We must, however, still remember that, whatever the intellectual capacity of these archaic people, they did not possess that heirloom of the Ages, the accumulated experience of the later races of mankind. Art, indeed, seems to have come to them by nature, and they had other germs of civilization--an incipient cult of the dead, some taste for personal ornament. They were possessed of a variety of arms and implements of stone and bone and other materials. They could kindle fire and even mitigate the darkness of their subterranean vaults with primitive stone lamps. They seem to have been skilful trappers, and had even learned to bridle the horse. Yet many of the most simple acquirements of primitive culture were still unknown to them. They knew neither the potter’s nor the weaver’s, nor the husbandman’s craft. They went mother-naked, and their principal dwellings were the caves and dens of the earth.
This is emphatically not a people to be credited with an advanced form of script. It seems more probable that the groups of linear signs that occur should rather be regarded as mnemonic symbols, and the mere isolated characters perhaps as individual marks. Some, it may be, had acquired a magical value. A mnemonic series may be paralleled by the well-known example of a mnemonic song of an Ojibway medicine-man, in which every sign suggests a whole order of ideas.
It is noteworthy that among the more abbreviated representations from the hands of the men of the Reindeer Period the human figure is little brought into play, though the eye and hand do occur. In general, moreover, we see little of the reaction of gesture language on their pictorial records. In a scene from the walls of the Cave of Les Combarelles,[10] however, a male figure is depicted with a hand raised, and the other held straight out--evidently representing some expressive utterance of gesture language (Fig. 7).
Another good instance of a gesture occurs among the strange anthropoid figures with animal profiles, which, nevertheless, Messieurs Cartailhac and Breuil consider to represent human subjects masked or travestied.[11] On the roof of the hall of the Altamira Cave is one of these quasi-human subjects, with the arms raised, with open palms in front of its head, an attitude on which its discoverers justly remark: ‘It is impossible to overlook the analogy of this gesture with that which throughout all antiquity and amongst nearly all peoples indicates supplication or prayer.’[12] As a sign of adoration it has given rise to the Egyptian hieroglyphic _Ka_.
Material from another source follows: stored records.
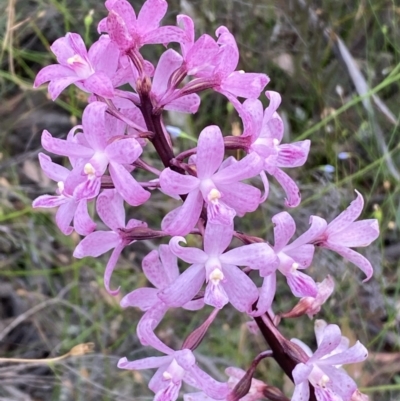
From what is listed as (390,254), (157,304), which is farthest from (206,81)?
(390,254)

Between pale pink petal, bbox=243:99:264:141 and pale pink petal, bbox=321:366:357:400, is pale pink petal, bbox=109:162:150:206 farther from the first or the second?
pale pink petal, bbox=321:366:357:400

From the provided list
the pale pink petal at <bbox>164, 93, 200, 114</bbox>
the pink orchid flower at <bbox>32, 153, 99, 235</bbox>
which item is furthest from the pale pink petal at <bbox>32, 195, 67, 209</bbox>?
the pale pink petal at <bbox>164, 93, 200, 114</bbox>

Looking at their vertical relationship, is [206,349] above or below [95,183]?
below

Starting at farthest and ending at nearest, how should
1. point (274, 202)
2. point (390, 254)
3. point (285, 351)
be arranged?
point (390, 254), point (274, 202), point (285, 351)

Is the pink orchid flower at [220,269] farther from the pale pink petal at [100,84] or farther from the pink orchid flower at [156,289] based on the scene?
the pale pink petal at [100,84]

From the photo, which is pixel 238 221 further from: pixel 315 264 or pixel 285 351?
pixel 285 351

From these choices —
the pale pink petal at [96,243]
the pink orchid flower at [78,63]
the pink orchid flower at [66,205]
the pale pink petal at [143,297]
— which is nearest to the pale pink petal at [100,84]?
the pink orchid flower at [78,63]
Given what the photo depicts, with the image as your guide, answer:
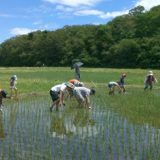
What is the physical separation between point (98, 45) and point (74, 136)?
84.6 metres

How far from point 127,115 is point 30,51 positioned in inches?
3675

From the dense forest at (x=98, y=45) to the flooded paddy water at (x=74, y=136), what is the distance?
195 feet

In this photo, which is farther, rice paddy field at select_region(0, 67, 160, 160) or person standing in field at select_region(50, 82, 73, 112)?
person standing in field at select_region(50, 82, 73, 112)

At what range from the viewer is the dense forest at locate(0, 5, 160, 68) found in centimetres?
8281

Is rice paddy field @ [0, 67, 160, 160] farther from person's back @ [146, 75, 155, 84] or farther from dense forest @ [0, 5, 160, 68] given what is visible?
dense forest @ [0, 5, 160, 68]

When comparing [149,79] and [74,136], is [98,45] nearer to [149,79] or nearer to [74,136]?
[149,79]

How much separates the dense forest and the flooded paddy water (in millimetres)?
59560

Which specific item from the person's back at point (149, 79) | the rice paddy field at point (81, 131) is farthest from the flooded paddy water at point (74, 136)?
the person's back at point (149, 79)

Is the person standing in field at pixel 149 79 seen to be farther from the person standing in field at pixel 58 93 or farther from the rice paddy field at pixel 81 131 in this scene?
the person standing in field at pixel 58 93

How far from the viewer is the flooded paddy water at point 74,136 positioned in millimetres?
10992

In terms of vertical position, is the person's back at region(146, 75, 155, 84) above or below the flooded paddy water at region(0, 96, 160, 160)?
above

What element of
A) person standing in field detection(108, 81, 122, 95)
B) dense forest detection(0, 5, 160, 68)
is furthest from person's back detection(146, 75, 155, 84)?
dense forest detection(0, 5, 160, 68)

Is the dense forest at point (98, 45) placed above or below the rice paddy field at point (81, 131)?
above

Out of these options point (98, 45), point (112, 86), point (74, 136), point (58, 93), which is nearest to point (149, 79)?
point (112, 86)
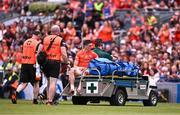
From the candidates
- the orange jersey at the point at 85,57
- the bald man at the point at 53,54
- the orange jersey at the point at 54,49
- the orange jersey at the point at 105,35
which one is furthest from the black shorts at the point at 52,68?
the orange jersey at the point at 105,35

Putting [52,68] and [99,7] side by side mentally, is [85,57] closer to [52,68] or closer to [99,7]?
[52,68]

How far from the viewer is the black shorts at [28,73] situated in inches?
1051

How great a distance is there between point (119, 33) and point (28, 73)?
1317 cm

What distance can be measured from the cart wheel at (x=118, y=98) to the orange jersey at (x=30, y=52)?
266cm

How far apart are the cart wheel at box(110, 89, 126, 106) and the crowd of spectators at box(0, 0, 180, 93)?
6.26 m

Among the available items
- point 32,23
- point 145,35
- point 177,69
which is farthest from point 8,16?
point 177,69

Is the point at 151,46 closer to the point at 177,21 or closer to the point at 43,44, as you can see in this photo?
the point at 177,21

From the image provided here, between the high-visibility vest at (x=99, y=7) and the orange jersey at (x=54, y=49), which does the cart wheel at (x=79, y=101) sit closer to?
the orange jersey at (x=54, y=49)

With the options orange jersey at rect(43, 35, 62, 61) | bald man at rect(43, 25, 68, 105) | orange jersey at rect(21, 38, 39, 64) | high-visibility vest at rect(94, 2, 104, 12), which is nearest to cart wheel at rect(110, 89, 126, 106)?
bald man at rect(43, 25, 68, 105)

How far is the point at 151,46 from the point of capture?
120 feet

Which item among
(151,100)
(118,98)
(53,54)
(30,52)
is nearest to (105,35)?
(151,100)

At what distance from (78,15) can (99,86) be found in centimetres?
1506

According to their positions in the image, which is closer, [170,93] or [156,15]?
[170,93]

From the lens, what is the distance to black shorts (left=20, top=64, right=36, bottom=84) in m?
26.7
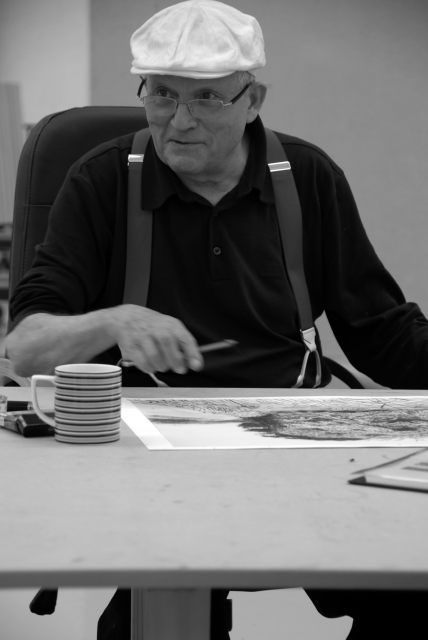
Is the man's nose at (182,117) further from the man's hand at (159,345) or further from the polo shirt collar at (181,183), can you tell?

Had the men of the Reindeer Period a fully developed speech in addition to this gesture language? That they had the elements of such, of course, stands to reason. Mere animal cries and what may be called ‘voice signs’ might have carried them far, nor would it be possible to say at what point the transition from such primitive methods of oral communication to what might legitimately be called articulate speech was overpassed.